Evolving your network architecture to reduce latency and securely deliver better connectivity — whether you do that with 5G, Wi-Fi 6 and 7, or emerging satellite connectivity — is key to support hybrid and remote work, but AI will further drive secure edge computing and network requirements.

Plus, falling prices are driving the transition to all-flash object storage systems, offering database performance, which will be beneficial to handle the large datasets integral to AI workloads that necessitate rapid throughput and scalability, and will also cater to insatiable data appetites and rapid access demands of AI-driven operation, says Steve Leeper, product marketing VP at data management software company, Datadobi.
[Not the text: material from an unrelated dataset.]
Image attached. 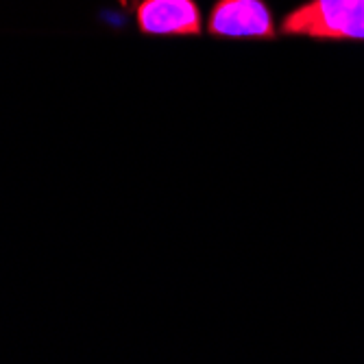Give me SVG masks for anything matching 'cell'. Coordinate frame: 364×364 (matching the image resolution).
<instances>
[{"instance_id":"6da1fadb","label":"cell","mask_w":364,"mask_h":364,"mask_svg":"<svg viewBox=\"0 0 364 364\" xmlns=\"http://www.w3.org/2000/svg\"><path fill=\"white\" fill-rule=\"evenodd\" d=\"M288 36L364 40V0H310L282 22Z\"/></svg>"},{"instance_id":"7a4b0ae2","label":"cell","mask_w":364,"mask_h":364,"mask_svg":"<svg viewBox=\"0 0 364 364\" xmlns=\"http://www.w3.org/2000/svg\"><path fill=\"white\" fill-rule=\"evenodd\" d=\"M208 28L220 38H273L275 24L262 0H218Z\"/></svg>"},{"instance_id":"3957f363","label":"cell","mask_w":364,"mask_h":364,"mask_svg":"<svg viewBox=\"0 0 364 364\" xmlns=\"http://www.w3.org/2000/svg\"><path fill=\"white\" fill-rule=\"evenodd\" d=\"M142 33L151 36H196L201 11L194 0H142L136 11Z\"/></svg>"}]
</instances>
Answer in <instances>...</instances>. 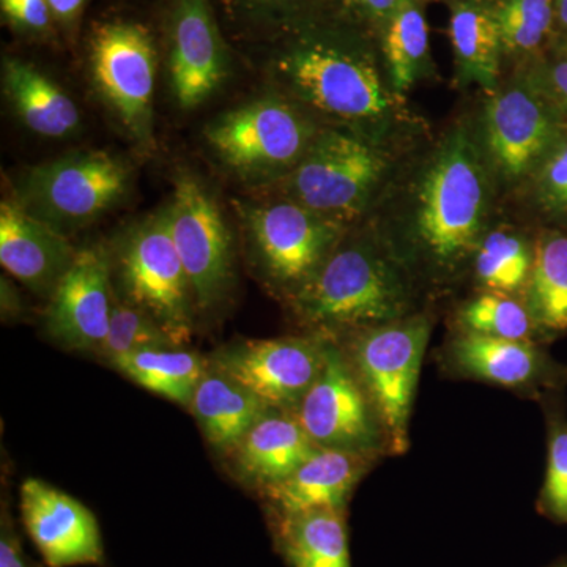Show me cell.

In general, he adds, CIOs need to think about the hardware infrastructure for the AI processing pipeline, starting with the amount and class of storage, interconnecting networks, and GPU-farms for AI processing. And also data handling: identifying suitable datasets, quickly and accurately relocating data between points along the processing pipeline — meaning no silent data corruption — and ensuring AI processing results are also relocated to appropriate locations and classes of storage.

Datasets for gen AI won’t always be huge, Leeper says. “There’ll be a mix of large and small datasets,” he says. “Some of these datasets contain critical data that, according to an organization’s governance policies, will need to be processed using on-premises resources.” Managing AI access to those datasets relies on the kind of traditional IT infrastructure management that CIOs are very familiar with, so making investment in those a priority this year will pay off for both.

“These are solved problems only if we apply the discipline we have,” adds Mann. “But too often they’re not solved because no one’s thought about the longer term implications so there’s no ownership.” But that might be changing. At the beginning of 2023, Gartner reported only 15% of organizations already have data storage management solutions that classify and optimize data. But by 2027, the analyst firm expects that to rise to at least 40%.